(SOURCE TEXT):
+ + + + +
Interrupts

The main point of interrupts is that they provide a mechanism for off-loading the task of polling devices to determine their status from software to hardware. Most IO devices take some time to perform their operations; the CPU is required to start them up, and then to service them when they have completed their tasks. In order to do this, it's necessary to be aware of when they finish.

The simplest way to do this, from both the programmer's and the hardware's points of view, is to use software polling: the device has status bits, which the CPU can query. This has two major drawbacks: first, the time spent polling is time the software could be doing something else. Second, unless the polling is continuous (making the CPU useless for anything except the current IO operation), there is likely to be a delay between the time when the device is actually finished with its operation and when the CPU finds out about it. This results in reduced utilization of the device, and, if response is time-critical, possible missed deadlines.

Interrupts move the polling process into hardware. The basic concept is that when a device has finished an operation, it signals the CPU. The CPU is checking for interrupts before every instruction fetch. If an interrupt is being signalled, and the CPU decides to acknowledge it, the CPU saves a little bit of its current state (frequently just the program counter and processor status word), changes to Kernel mode, and jumps to a software routine to service the interrupt. The interrupt service routine has the responsibility of ensuring that if it is going to modify any part of the process state, it has to save it somewhere first so the process that was interrupted can resume. This includes both obvious parts of the process state (like the program counter) and less obvious parts (like the condition codes, if they weren't saved as part of the PSW). When the interrupt service routine finishes, it restores the state of the process so the interrupted process can continue.

From our perspective, the important part of the interrupt is the part that's handled by hardware. Once we hand it off to the interrupt service routine, our work is finished.

There are many variations on this basic model; we'll discuss some of them below.

Interrupt Schemes

At least three separate issues: how device requests interrupts on bus, how interrupts are presented to CPU, and how CPU responds to interrupts.
+ + + + +
(GIVEN RECORDS):
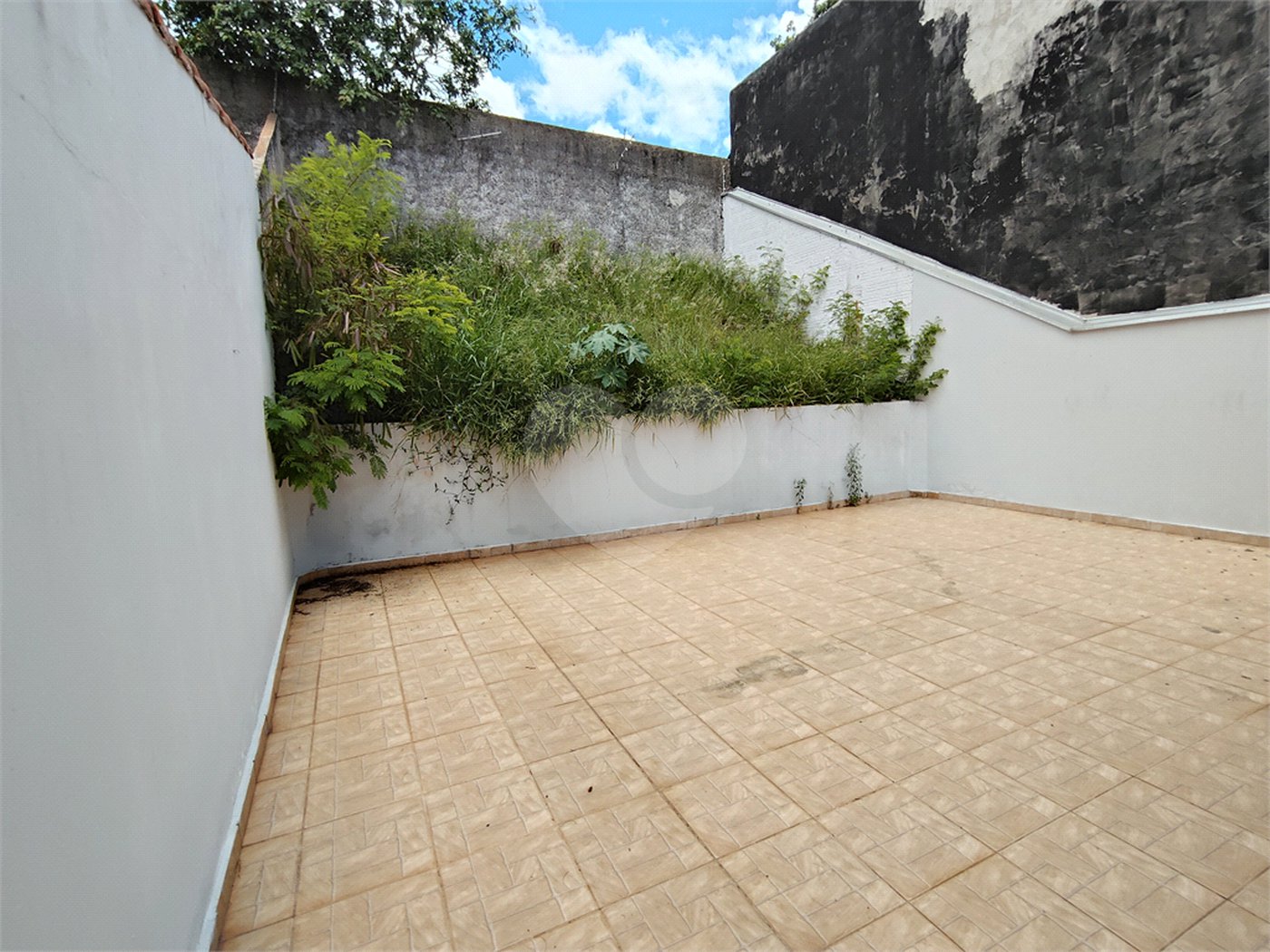 Casa à venda com 2 quartos em Cambuí, Itapetininga, SP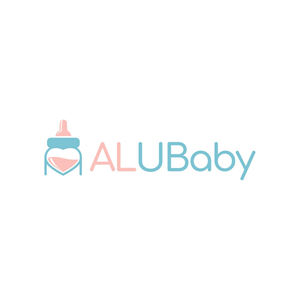 Logo Design by rgb01 for ALUBaby | Design: #31029340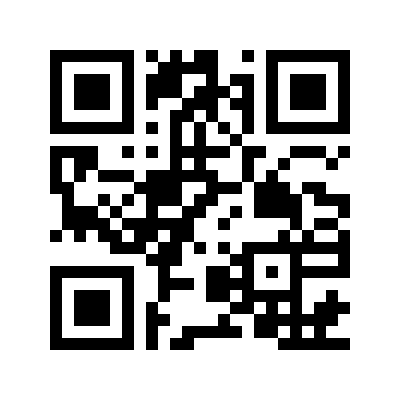 QR ко̂д гробног места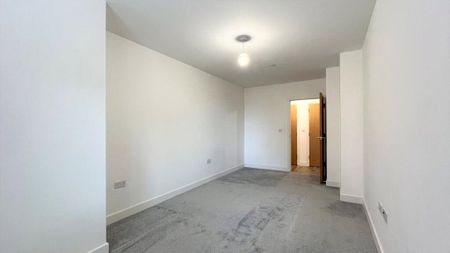 2 bedroom apartment to rent High Street, Sutton, SM1 - Photo 5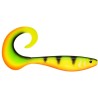 Rapala Soft Otus 18 - 18cm - 55g - 1pc/pk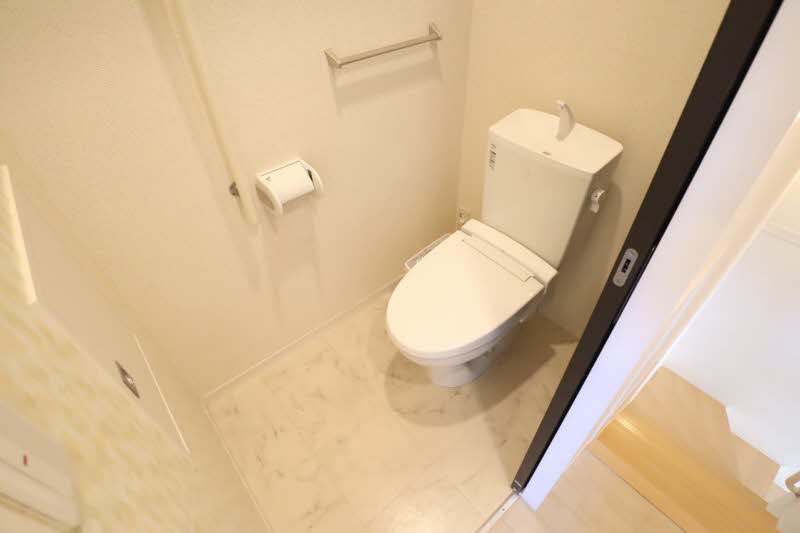 グランＫコート　Ｌ 201号-9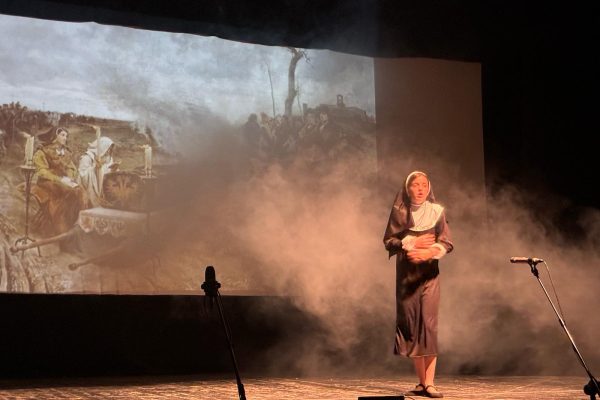 WhatsApp Image 2026-02-04 at 12.04.41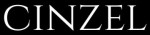 Cinzel Communication LLP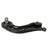Moog RK643924 Suspension Trailing Arm - Rear Left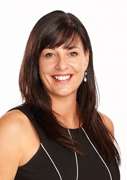 Lisa Iliffe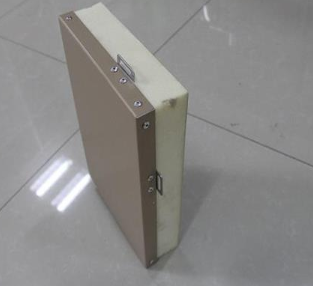 常见的石材保温一体板问题介绍.png
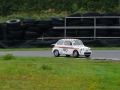 Falkenberg Classic-081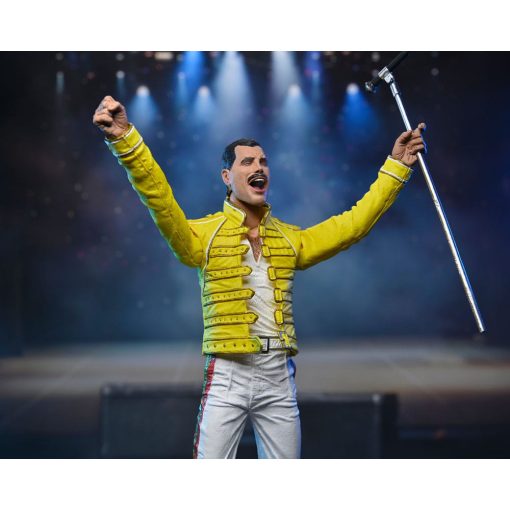 neca-freddie-mercury-yellow-jacket-action-figure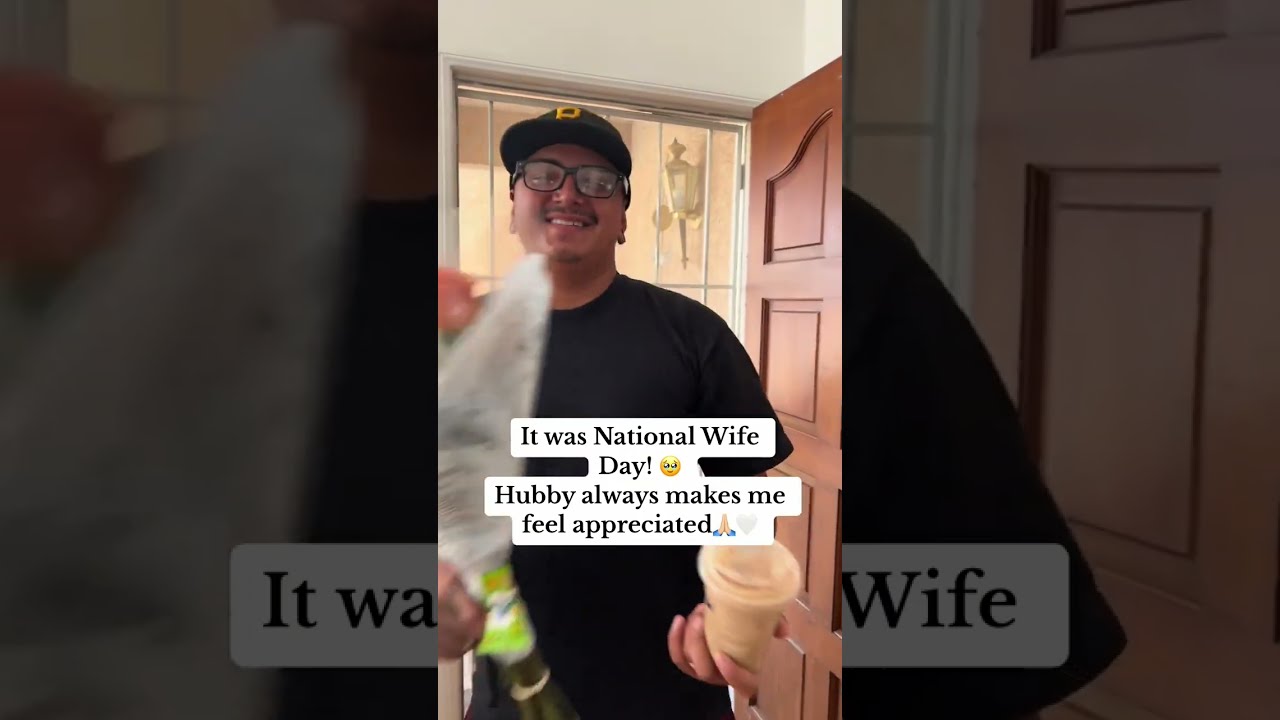 Chicken Mole with Perfect Spice! Easy & Delicious Dinner Idea 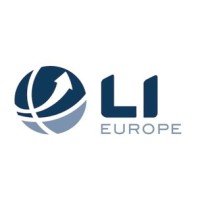 LI Europe Logo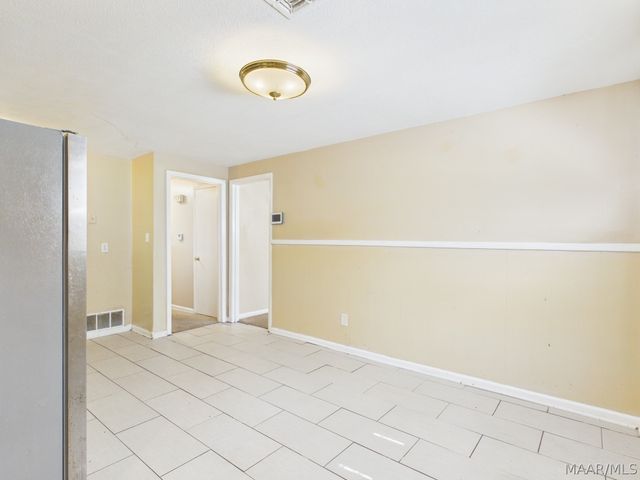 227 KINGSWOOD Road, Montgomery, AL 36108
+ + + + +
(QUESTIONS ON THE MATERIAL):
a. Rewrite the paragraph of the text on interrupts that begins "The simplest way to do this" as a short bulleted list that keeps its main facts.
b. Write the next part of the text on interrupts, picking up after its last sentence.
The data plays no part in this work.

(EXPECTED RESULTS):
a.
- Software polling is the simplest method for both the programmer and the hardware. The CPU queries the device's status bits.
- First drawback: time spent polling is time the software could use for other work.
- Second drawback: unless polling is continuous, there is likely to be a delay between when the device finishes and when the CPU finds out. Continuous polling would make the CPU useless for anything but the current IO operation.
- That delay lowers device utilization and, when response is time-critical, can cause missed deadlines.

b.
Most systems use a prioritized interrupt scheme: several wires on bus are ``interrupt lines.'' Devices are typically either open-collector (which means that the device can pull the bus wire down to ground, but can't try to pull it up to power supply voltage) or tri-state (which means the device can pull the wire down, pull it up, or let it float). Interrupt lines have pull-ups holding them high, so if no device is trying to pull them to ground they are at the power supply voltage. The resistor has to be sized so that when the device pulls the output down to ground voltage, there isn't too much current flowing through the resistor and the device; the larger the resistor the less current flows, but the slower the line can ``float'' back up to a high state.

The advantage of tri-state outputs is that they can pull their output voltage up to power supply voltage faster than a pullup resistor can - that's because they can pass more current doing it. The advantage of open-collector outputs is that they are safer; if you have two tri-state devices driving a bus line you can have one trying to drive the line high and the other trying to drive it low, which can destroy one or both devices (well, in practice the devices will have current limiters to prevent this, but the result is that the wire is at some intermediate voltage, which may be recognized as either a 1 or a 0 by the CPU. So even if it doesn't damage the hardware, the result is unlikely to be what was intended).

When a device requests an interrupt, it pulls the line to ground, signalling CPU that an interrupt is requested. CPU responds to interrupt with an acknowledgement line, and device releases interrupt request.

Open Collector Interrupt Request Lines

Typically several priorities are available, so more important, time-critical devices (eg disk) take priority over low-priority, less time-critical devices (eg keyboard). Lower-priority interrupts have to be disabled while servicing higher-priority devices to avoid priority inversion (a phenomenon in which lower-priority devices end up getting serviced first).

Notice that this scheme supports multiple devices sharing an interrupt line: any device can pull the line down, and figuring out which of the possible devices is actually responsible has to be figured out later; some schemes handle this in hardware, and some in software.

PDP-11 Interrupts

This machine had four interrupt request lines, and four interrupt grant lines (confusingly called bus request and bus grant, though they had nothing to do with bus mastering. Also confusingly, they were numbered 4-7). The processor maintained an ``interrupt priority level'' as part of the PSW. The protocol was complex, to say the least; however, it gives a good example of how the CPU and a device can communicate the necessary information for an interrupt.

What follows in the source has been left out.